4.4.1 Fast power explanation

Concept

Quickly find $a^k\mod p$ Result

thought

Preprocessing $a^{2^0},a^{2^1},a^{2^2}\dots a^{2^{log_2^k}}$ Result
Is that $k=2^{p_1}+2^{p_2}+\dots+2^{p_i}$
namely ： $a^k=a^{2^{p_1}}\times a^{2^{p_2}}\times\dots\times a^{2^{p_i}}$
about $a^{2^0}\times a^{2^0}=a^{2^{1}},a^{2^{1}}\times a^{2^{1}}=a^{2^{2}}$ , namely $a^{2^{p_i}}=a^{2^{p_{i-1}}}\times a^{2^{p_{i-1}}}$
in summary , Record during operation $a^{p_i}$ Value , And the result of multiplication
take $k$ Into binary representation , Bitwise >> operation , If the current bit is $1$ , Then the result of the current multiplication $\times a^{p_i} \mod p$
Every time the $k$ Conduct >> After the operation , to update $a^{p_{i+1}}=a^{p_i}\times a^{p_i}\mod p$
When binary $k$ No more >> when , The result of multiplication is the answer

Templates

typedef long long LL;

LL qmi(LL a,LL k,LL p){
      // Calculation  a^k % p  Result 
    
    LL res=1;  // Record the cumulative result 
    
    while(k){
    
        
        if(k&1) res=res*a%p;  //k&1 Get the current bit , if 1 Then I'm tired a^pi
        a=a*a%p;  // to update a^pi
        k>>=1;  // Move right 1 position 
    }
    
    return res;
    
}

4.4.2 Fast power inverse

Concept

congruence ： set up $m$ As a positive integer , $a$ and $b$ Is an integer , if $m ∣ a - b$ , said $a$ model $m$ Congruence with $b$ , or $a$ And $b$ model $m$ congruence , Write it down as $a\equiv b(mod~m)$
if $ab\equiv 1(mod~m)$ , said $b$ by $a$ The mold $m$ The inverse , Write it down as $a^{-1}(mod~m)$ or $a^{-1}$

Be careful

$a$ The mold $m$ Inverse existence $\Leftrightarrow$ $a$ And $m$ Coprime
When $m$ Prime number , Use Fermat's theorem to find
When $m$ When not prime , Use the extended Euclidean algorithm to find

thought

Use fast power to realize $m$ When it is a prime number, use Fermat's theorem to find the inverse element
Fermat's small Theorem ： set up $p$ As a prime number , And $a$ And $p$ Coprime , be $a^{p^{-1}}\equiv 1(mod~p)$
$\begin{aligned} a^{p^{-1}}\equiv 1(mod~p) \rightarrow &a\times a^{p^{-2}}\equiv 1(mod~p)\\ &a\times b\equiv 1(mod~p)\\ & namely ：b=a^{p^{-2}} \end{aligned}$

Template example 876. Fast power inverse

Original link

describe

Given n Group ai,pi, among pi Prime number , seek ai model pi Multiplicative inverse element of , If the inverse element does not exist, output impossible.

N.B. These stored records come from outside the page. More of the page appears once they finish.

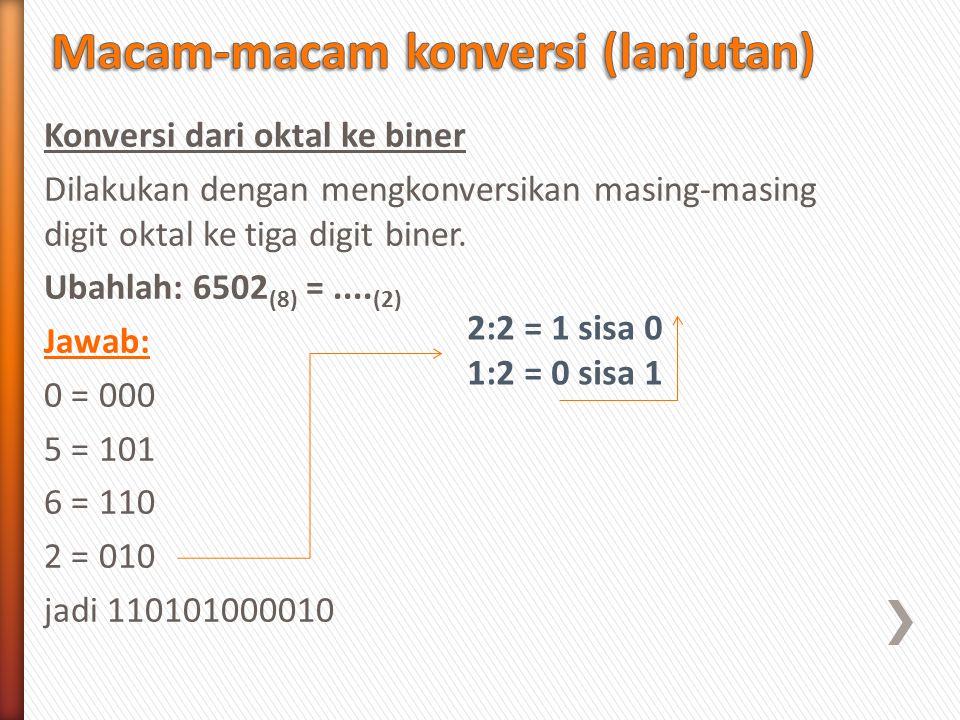 Konversi dari oktal ke biner Dilakukan dengan mengkonversikan masing-masing digit oktal ke tiga digit biner. Ubahlah: 6502 (8) =.... (2) Jawab: 0 = 00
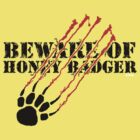Beware of honey badger by NewSignCreation
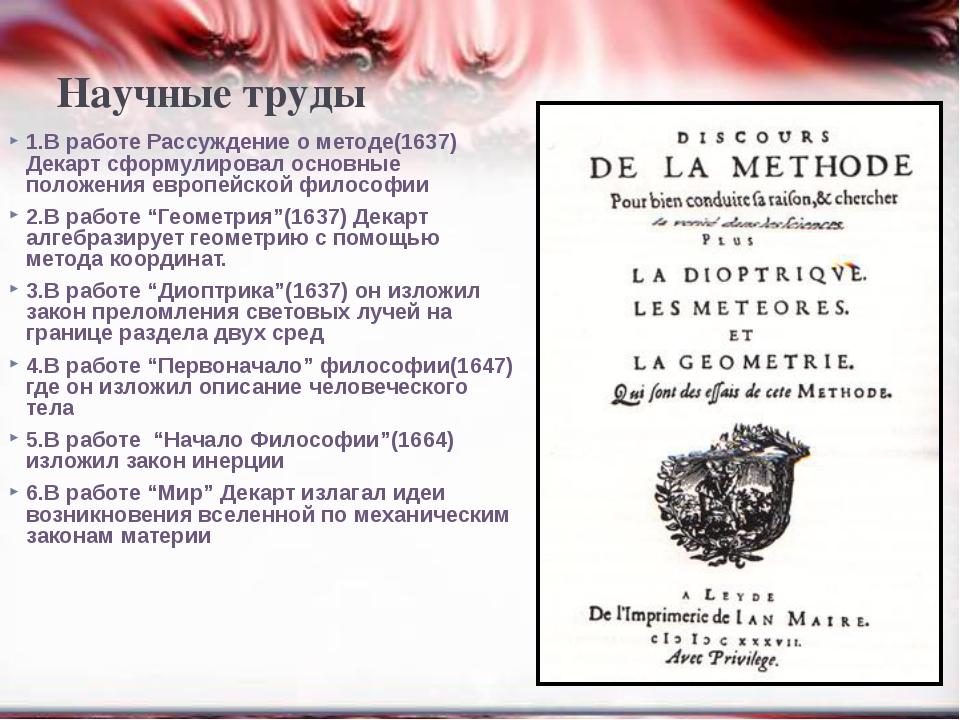 Научные труды 1.В работе Рассуждение о методе(1637) Декарт сформулировал осно...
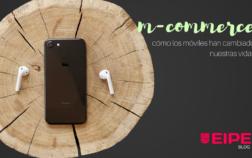 El m-commerce: cómo los móviles han cambiado nuestra vida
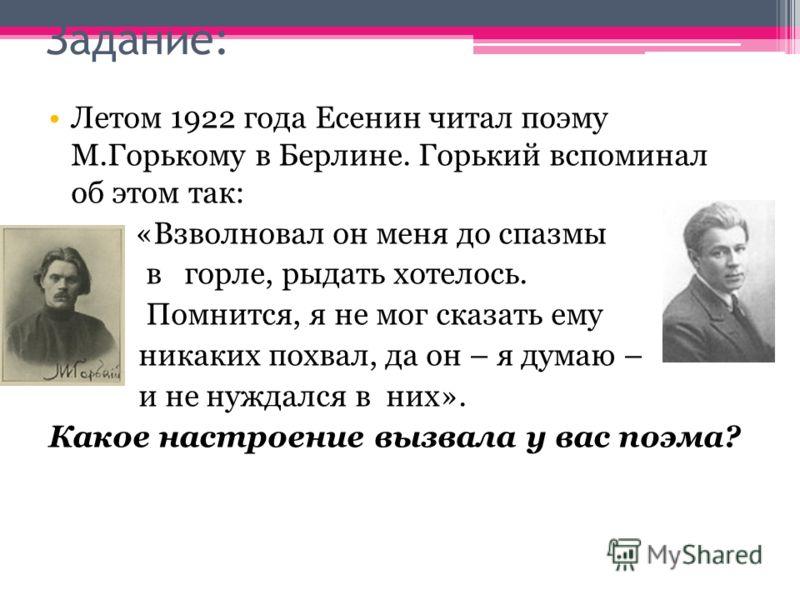 Задание: Летом 1922 года Есенин читал поэму М.Горькому в Берлине. Горький вспоминал об этом так: «Взволновал он меня до спазмы в горле, рыдать хотелось. Помнится, я не мог сказать ему никаких похвал, да он – я думаю – и не нуждался в них». Какое наст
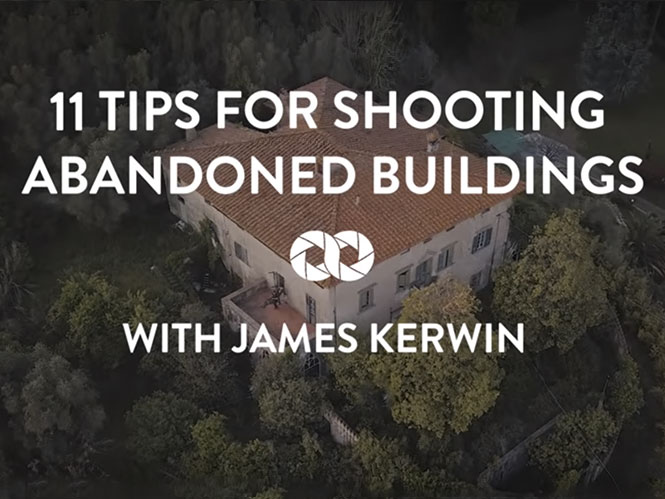 11 συμβουλές για να φωτογραφίσετε εγκαταλελλειμμένα κτήρια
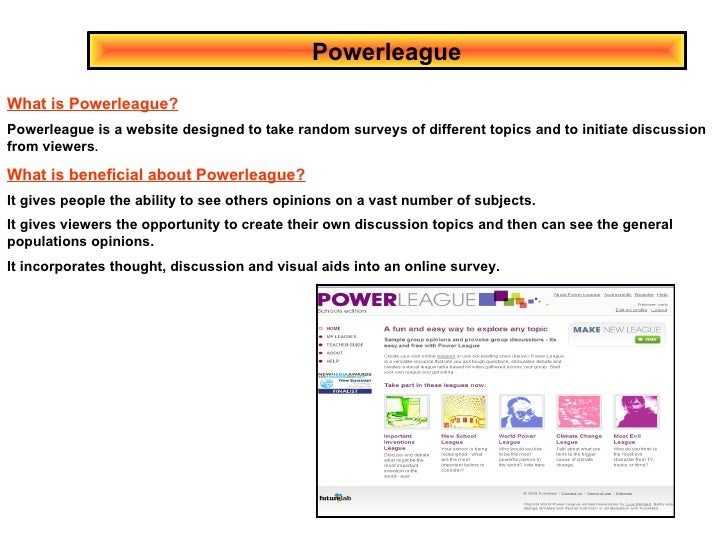 Powerleague What is Powerleague? Powerleague is a website designed to take random surveys of different topics and to initi...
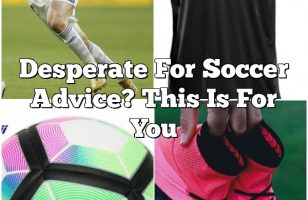 Desperate For Soccer Advice? This Is For You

Be careful ： Please return to 0∼p−1 The inverse element between .

Definition of multiplicative inverse
If integer b,m Coprime , And for any integer a, If meet b|a, Then there is an integer x, bring a/b≡a×x(modm), said x by b The mold m Multiplicative inverse element , Write it down as b−1(modm).
b The necessary and sufficient condition for the existence of multiplicative inverse is b And modulus m Coprime . When modulus m Prime number ,bm−2 That is to say b Multiplicative inverse element of .

Input format
The first line contains integers n.

Next n That's ok , Each row contains an array ai,pi, Data assurance pi Prime number .

Output format
The output, n That's ok , Each group of data outputs a result , Each result takes up one line .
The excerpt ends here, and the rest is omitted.